I have other, more serious quarrels with Transformers: They are slow and costly to train, with terrible carbon footprints, and they exhibit slow inference times. They generally require GPUs, which are inaccessible in many parts of the world. The word segmentation algorithms and positional encoding schemes typically used in conjunction with the Transformer architecture are biased toward fusional (mostly Indo-European) languages. Each of these points is reason to consider alternatives to Transformer models. The arguments put forward by Landgrebe and Smith (2021) against Transformer models, however, are problematic.

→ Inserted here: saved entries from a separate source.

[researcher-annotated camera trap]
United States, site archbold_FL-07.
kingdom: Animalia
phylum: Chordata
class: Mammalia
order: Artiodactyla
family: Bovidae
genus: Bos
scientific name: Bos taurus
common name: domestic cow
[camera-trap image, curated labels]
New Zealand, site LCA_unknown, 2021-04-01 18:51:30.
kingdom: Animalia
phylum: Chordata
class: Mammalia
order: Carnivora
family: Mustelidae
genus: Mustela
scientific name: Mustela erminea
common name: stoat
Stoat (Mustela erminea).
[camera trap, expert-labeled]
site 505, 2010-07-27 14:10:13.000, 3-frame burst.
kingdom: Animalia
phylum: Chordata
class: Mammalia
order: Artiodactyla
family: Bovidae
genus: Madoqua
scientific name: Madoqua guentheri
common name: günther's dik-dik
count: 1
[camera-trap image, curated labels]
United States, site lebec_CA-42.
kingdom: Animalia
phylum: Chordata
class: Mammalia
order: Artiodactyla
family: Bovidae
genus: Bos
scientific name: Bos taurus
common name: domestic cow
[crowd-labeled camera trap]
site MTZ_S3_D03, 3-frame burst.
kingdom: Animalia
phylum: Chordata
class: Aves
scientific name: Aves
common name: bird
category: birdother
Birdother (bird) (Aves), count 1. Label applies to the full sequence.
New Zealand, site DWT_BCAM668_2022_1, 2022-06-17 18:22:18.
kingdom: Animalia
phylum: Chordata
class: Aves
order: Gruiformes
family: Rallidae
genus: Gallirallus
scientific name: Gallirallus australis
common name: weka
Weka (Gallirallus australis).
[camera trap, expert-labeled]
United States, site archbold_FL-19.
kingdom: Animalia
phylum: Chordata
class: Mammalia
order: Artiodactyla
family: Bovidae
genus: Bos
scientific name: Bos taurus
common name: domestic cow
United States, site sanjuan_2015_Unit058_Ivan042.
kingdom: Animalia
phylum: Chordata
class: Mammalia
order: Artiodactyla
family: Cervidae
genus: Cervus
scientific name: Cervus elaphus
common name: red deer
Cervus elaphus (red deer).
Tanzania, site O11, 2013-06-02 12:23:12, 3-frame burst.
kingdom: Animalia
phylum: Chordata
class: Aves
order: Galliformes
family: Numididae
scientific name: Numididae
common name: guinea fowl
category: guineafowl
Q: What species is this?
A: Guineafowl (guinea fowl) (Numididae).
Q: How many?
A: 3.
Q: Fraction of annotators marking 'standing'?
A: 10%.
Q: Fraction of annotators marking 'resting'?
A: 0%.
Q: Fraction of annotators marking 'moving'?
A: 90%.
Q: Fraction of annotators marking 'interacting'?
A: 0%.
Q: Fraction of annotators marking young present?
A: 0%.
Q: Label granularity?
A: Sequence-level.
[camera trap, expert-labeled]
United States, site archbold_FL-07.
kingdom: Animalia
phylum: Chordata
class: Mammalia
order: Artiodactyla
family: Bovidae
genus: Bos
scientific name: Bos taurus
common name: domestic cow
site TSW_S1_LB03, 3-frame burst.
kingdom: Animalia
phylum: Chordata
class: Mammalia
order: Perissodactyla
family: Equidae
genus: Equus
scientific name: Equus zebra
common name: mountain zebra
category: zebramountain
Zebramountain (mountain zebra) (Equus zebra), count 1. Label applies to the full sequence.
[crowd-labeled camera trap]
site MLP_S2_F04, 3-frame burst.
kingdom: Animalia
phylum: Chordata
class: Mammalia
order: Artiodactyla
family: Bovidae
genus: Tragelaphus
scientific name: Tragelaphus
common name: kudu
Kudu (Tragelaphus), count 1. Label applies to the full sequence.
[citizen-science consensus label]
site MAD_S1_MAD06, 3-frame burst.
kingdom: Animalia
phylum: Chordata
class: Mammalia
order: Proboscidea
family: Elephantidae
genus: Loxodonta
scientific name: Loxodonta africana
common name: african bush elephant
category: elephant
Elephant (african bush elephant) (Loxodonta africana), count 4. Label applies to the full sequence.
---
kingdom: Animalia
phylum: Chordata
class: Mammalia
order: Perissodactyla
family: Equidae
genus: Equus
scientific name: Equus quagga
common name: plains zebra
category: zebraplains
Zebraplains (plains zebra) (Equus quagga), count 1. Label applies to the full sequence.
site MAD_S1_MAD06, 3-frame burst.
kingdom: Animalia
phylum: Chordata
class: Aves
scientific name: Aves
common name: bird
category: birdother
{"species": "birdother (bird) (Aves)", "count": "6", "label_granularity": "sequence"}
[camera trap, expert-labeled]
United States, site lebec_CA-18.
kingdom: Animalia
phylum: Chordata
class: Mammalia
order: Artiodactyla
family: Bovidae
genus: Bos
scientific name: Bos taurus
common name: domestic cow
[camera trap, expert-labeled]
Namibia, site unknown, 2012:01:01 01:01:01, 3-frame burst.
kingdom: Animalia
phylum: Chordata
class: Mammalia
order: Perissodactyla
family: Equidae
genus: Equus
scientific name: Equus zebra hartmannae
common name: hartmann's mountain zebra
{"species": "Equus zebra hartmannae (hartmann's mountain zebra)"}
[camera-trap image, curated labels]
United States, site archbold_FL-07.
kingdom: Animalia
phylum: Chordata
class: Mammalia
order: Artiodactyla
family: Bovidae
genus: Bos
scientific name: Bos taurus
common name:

One contribution of this work was the defense of Transformers and related neural architectures against a series of false claims, i.e., that they exhibit limited expressivity, are unable to capture word-word dependencies, are not sensitive to context, and do not generalize well. Another contribution was an in-depth discussion of another claim presented by Landgrebe and Smith (2021), namely that Transformer models are incapable of understanding language, in the sense of ’hatching on’ to the world. I introduced a distinction between inferential and referential semantics, originally presented by Marconi (1997), making it clear that this argument only concerns referential semantics. I then pointed to a recent finding in the artificial intelligence literature: The observation that unsupervised alignment of isomorphic representations enables grounding of language models in mental representations or representations of the physical world. This observation makes referential semantics in neural networks possible, under very permissive assumptions. All that such grounding requires is learning a linear projection into the mental or physical space. This is sufficient, since language model vector spaces have been shown to be near-isomorphic to mental, perceptual, and physical spaces. Projections into such spaces can easily be learned when supervision is available, using point-set-registration or graph alignment algorithms, but it has also been shown that this can even be done in the absence of supervision, e.g., with generative adversarial networks. I provided a thought experiment called the Color Radio to provide some intuition how such grounding could be obtained in practice.

In Sect. 4, I addressed the hybrid pipeline approach to natural language understanding advanced by Landgrebe and Smith (2021), showing that any of the components of their pipeline could be replaced by Transformers without changing the underlying function. Finally, I discussed other limitations of modern-day language models: They are slow and costly to train, have terrible carbon footprints, exhibit slow inference, and require costly GPUs. This is all orthogonal to my discussion of Landgrebe and Smith (2021), of course. There are also obvious limitations to what you can cram into a vector, e.g., the semantics of second-order quantifiers. The question is whether this is relevant for language understanding. I leave this question—as well as the question of how such semantics would be represented in our long-term memory—open for now.